# What is needed:
Let the output be exactly the lines from the one containing "phylum: Chordata" through the end of the records below, both included.

# Records provided:
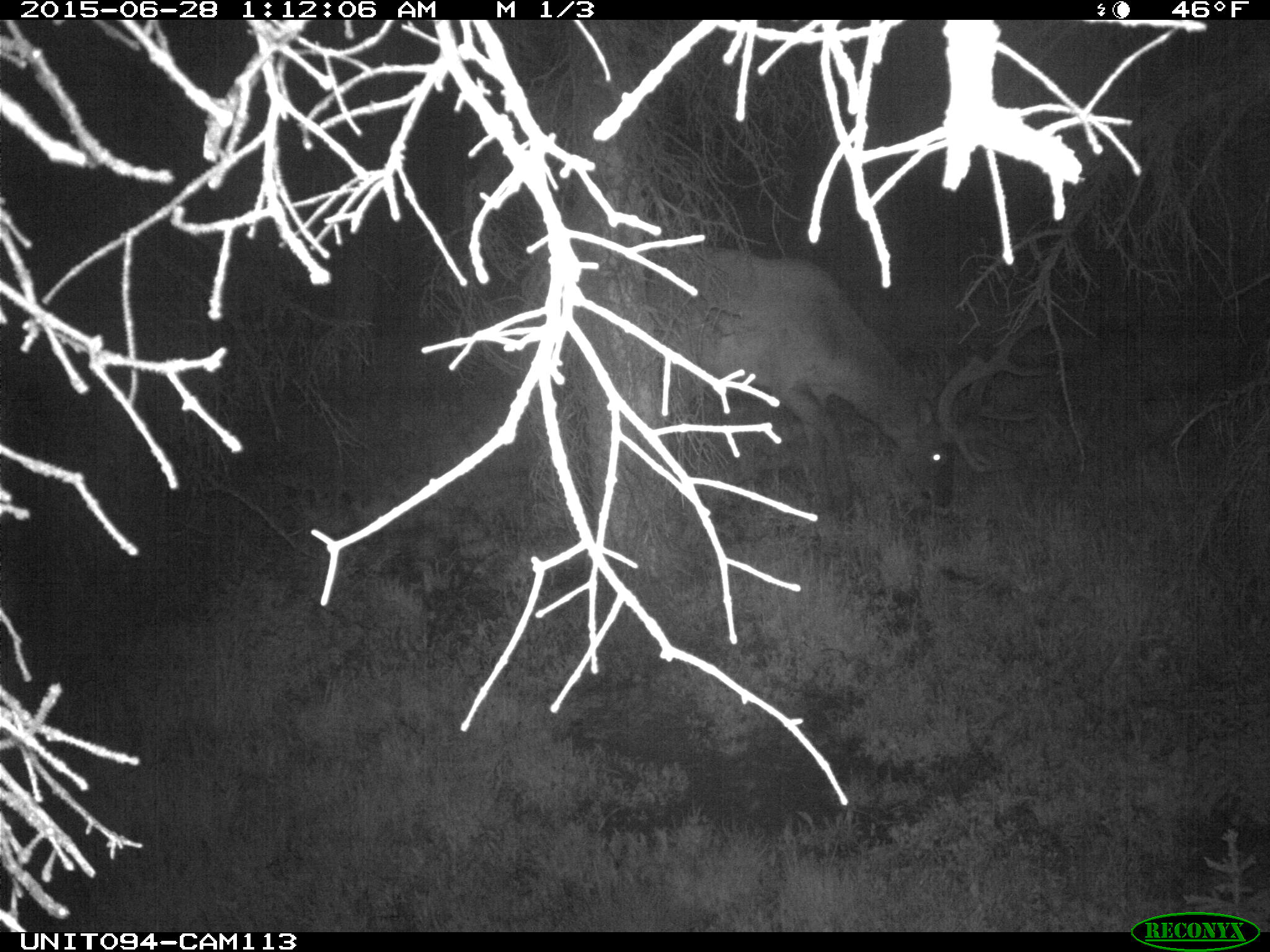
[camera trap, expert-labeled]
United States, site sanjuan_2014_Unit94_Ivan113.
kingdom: Animalia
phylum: Chordata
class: Mammalia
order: Artiodactyla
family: Cervidae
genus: Cervus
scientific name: Cervus elaphus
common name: red deer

# Answer space:
phylum: Chordata
class: Mammalia
order: Artiodactyla
family: Cervidae
genus: Cervus
scientific name: Cervus elaphus
common name: red deer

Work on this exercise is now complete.